> [SUPPLIED PASSAGE]:
----------------

Boot Camps for Girls

Boot Camps for girls may be seen as an alternative to military school for some girls. This article offers information on boot camps and compares boot camps vs. military school. If you have a struggling teen, see if boot camps are the right choice for you.


The term boot camps has several different meanings. First, boot camp can refer to the initial training experience for members of a branch of the United States armed forces. Boot camp can also refer to a segment of the United States correctional system that fits between probation and incarceration and is determined by a judge during sentencing for a legal infraction or is offered as an option to avoid jail time. Boot camp can also refer to a private facility in which military-style discipline is used alone in or combination with other approaches to treat troubled teens and help them overcome difficult behavior. The second two types of boot camp are modeled in some way on the first. A fourth meaning of boot camp is any fairly rigorous training for any purpose. Thus, one may find fitness boot camps, “Angel bootcamp” for aspiring Victoria’s Secret models, and other figurative uses of the term that refer only to dedication and hard work.

This article is about the second and third types of boot camp: those for offenders that form part of the criminal justice system and private boot camps for girls, especially troubled teen girls. About the first type, there is not very much to say, as it is a choice available only to juvenile offenders and most often attended as the result of sentencing. If a child has not behaved in a way that has led to arrest and conviction, then this choice is not open. So the remainder of the article will focus on private boot camp options for girls.

Boot Camp vs. Military School

First, it is important to distinguish boot camps for girls from military schools. Military schools are, for the most part, schools with an active affiliation with the US Military or an ROTC or JROTC program that combines a college preparatory curriculum with leadership training and rigorous discipline. Boot camps for girls may not have any academic focus at all, but may, instead, put all their efforts into correcting and ameliorating whatever in the child is judged to need remediation using some tactics that are similar to those used in military training. Many military schools explicitly state that they do not have the resources or personnel to deal with troubled teens and will therefore not accept or enroll them.

----------------

Saved entries:

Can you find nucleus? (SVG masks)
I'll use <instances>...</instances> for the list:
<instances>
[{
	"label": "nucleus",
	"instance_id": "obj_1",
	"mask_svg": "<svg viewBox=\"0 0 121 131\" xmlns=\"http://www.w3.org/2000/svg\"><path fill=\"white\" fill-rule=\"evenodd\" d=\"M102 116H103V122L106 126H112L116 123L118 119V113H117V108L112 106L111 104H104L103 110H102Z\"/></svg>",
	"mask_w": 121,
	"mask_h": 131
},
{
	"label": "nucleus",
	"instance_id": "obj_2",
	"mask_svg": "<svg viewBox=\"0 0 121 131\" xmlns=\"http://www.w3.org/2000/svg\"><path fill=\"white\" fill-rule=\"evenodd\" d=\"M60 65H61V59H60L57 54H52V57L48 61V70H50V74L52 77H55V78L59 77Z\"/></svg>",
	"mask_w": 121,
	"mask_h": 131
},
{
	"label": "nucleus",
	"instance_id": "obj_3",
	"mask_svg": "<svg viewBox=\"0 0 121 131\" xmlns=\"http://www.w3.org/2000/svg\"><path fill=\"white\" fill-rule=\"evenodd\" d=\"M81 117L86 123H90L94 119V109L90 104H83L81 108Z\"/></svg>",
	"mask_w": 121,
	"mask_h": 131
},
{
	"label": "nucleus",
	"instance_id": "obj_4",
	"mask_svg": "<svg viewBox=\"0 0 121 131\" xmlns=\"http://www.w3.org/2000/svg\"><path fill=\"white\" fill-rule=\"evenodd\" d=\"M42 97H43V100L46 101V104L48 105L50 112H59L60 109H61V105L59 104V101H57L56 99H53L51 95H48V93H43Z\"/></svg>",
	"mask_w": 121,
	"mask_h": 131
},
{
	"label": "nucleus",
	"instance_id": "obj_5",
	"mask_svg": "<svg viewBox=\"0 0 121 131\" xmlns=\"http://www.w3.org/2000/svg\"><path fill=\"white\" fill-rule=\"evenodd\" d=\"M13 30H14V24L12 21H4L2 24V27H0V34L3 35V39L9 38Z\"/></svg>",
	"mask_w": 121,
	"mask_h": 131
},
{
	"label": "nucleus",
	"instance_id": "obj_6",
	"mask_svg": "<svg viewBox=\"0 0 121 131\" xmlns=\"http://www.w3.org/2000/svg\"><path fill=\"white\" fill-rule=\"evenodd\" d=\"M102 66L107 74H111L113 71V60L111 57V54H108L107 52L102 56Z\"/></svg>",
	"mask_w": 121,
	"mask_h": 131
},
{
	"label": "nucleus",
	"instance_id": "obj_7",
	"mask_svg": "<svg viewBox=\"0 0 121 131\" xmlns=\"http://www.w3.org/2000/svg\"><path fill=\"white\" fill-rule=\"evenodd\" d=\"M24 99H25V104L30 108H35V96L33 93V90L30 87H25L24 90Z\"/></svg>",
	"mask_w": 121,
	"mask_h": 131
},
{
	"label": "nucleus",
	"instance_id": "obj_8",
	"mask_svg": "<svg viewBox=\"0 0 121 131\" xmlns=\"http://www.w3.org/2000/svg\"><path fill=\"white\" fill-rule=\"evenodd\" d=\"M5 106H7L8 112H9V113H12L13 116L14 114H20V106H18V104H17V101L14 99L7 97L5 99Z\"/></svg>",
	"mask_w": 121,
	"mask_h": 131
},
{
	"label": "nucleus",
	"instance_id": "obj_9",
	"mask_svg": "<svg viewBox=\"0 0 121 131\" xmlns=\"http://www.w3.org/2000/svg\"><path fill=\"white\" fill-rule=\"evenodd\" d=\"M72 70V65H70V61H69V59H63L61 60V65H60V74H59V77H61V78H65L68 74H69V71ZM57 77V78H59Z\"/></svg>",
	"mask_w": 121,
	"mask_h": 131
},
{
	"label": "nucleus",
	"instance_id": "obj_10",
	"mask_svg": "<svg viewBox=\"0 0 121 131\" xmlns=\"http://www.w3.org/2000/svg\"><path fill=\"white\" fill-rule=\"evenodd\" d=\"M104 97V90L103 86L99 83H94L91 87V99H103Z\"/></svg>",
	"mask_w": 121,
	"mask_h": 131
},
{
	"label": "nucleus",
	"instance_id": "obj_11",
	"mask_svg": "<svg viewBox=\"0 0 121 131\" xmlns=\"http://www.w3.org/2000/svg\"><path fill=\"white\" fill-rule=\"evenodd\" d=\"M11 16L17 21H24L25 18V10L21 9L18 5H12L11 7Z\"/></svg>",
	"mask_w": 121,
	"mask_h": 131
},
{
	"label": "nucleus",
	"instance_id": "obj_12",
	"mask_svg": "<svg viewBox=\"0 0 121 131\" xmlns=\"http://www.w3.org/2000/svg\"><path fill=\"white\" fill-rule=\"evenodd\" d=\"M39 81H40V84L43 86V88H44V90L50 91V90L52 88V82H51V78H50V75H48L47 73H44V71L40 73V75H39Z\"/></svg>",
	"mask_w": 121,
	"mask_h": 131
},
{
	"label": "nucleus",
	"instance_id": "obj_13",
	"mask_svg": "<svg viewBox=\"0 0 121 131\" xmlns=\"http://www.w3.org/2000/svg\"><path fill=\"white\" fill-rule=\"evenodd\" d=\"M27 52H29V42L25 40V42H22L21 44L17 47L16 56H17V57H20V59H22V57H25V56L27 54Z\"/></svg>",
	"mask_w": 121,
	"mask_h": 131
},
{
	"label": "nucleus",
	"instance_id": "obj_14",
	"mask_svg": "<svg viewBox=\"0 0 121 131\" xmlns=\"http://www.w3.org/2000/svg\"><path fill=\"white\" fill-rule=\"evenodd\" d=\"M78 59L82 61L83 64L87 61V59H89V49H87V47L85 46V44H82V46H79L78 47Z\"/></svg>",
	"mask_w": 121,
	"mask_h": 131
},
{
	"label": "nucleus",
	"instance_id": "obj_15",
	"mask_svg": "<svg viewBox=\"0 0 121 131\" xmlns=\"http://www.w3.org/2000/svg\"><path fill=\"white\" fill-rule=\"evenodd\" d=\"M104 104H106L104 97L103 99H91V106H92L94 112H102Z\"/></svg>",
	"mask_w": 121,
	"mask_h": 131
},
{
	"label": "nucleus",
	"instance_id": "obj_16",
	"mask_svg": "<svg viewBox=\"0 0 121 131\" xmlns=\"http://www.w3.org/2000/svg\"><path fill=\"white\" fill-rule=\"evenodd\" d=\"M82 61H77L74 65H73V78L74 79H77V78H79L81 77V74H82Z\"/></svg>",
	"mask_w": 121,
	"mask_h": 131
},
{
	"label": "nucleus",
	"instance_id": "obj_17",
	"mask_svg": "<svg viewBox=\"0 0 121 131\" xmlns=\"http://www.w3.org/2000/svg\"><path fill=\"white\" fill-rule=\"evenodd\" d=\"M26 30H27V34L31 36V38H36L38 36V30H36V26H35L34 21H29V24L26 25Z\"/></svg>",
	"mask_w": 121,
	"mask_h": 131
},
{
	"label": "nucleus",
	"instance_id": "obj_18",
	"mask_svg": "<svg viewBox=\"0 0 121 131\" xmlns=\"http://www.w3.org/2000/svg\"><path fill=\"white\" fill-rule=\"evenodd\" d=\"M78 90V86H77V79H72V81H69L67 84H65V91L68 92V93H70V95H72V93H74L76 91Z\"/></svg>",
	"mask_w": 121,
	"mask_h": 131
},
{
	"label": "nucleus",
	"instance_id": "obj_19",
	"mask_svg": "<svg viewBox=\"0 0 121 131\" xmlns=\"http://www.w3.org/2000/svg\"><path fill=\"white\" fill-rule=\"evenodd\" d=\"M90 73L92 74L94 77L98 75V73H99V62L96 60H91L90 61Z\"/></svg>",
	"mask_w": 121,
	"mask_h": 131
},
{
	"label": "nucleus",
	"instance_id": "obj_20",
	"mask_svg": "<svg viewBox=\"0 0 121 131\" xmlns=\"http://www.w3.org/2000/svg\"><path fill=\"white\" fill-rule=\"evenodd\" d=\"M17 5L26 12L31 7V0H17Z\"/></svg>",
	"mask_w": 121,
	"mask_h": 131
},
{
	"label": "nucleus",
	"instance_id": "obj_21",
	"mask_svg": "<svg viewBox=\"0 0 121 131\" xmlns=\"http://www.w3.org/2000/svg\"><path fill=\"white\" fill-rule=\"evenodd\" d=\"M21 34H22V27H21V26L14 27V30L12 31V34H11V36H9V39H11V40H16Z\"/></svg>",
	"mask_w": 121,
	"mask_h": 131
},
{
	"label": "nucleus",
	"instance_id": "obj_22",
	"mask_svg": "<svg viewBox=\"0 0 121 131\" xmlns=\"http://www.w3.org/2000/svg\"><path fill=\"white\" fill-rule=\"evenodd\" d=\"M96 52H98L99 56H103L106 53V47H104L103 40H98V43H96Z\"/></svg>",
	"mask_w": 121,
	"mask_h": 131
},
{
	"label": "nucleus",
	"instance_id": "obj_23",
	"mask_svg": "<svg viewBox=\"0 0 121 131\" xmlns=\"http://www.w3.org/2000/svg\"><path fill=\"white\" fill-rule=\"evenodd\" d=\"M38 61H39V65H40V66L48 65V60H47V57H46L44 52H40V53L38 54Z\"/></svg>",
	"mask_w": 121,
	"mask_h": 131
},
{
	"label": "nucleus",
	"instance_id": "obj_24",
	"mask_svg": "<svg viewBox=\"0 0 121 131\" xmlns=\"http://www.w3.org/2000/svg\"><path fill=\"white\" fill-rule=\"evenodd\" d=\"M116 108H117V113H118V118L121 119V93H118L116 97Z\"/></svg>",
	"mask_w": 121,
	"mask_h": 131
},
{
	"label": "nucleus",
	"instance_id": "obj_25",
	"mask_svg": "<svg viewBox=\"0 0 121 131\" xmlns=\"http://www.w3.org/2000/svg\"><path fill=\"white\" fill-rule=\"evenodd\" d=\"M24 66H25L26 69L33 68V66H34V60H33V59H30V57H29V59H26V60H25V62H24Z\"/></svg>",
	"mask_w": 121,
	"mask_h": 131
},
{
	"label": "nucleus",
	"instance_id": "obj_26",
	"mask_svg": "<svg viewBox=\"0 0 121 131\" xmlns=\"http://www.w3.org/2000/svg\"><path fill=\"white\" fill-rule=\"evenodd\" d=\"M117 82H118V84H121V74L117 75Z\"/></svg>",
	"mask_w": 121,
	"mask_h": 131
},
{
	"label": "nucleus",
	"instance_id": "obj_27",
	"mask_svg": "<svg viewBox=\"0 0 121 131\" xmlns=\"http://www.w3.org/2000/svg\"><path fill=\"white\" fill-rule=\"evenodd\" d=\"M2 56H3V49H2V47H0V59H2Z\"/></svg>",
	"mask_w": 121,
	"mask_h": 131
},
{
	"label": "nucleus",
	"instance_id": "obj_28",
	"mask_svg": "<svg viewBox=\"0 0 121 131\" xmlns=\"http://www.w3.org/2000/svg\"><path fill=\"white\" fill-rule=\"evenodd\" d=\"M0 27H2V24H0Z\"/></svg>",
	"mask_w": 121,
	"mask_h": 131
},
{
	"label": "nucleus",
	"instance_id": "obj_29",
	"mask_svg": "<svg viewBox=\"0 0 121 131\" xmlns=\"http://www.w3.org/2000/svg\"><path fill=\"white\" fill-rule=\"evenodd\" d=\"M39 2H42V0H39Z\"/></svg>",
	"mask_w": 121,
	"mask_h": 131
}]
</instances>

----------------

> [REQUIRED TASKS]:
1. In the article on boot camps for girls, what do many military schools explicitly state?
2. Quote the stretch of the article on boot camps for girls from "Boot Camps for girls may" through "choice for you.".
The saved entries have no connection to the article on boot camps for girls.

> [COMPLETED EXERCISE]:
1. They do not have the resources or personnel to deal with troubled teens, so they will not accept or enroll them.

2.
Boot Camps for girls may be seen as an alternative to military school for some girls. This article offers information on boot camps and compares boot camps vs. military school. If you have a struggling teen, see if boot camps are the right choice for you.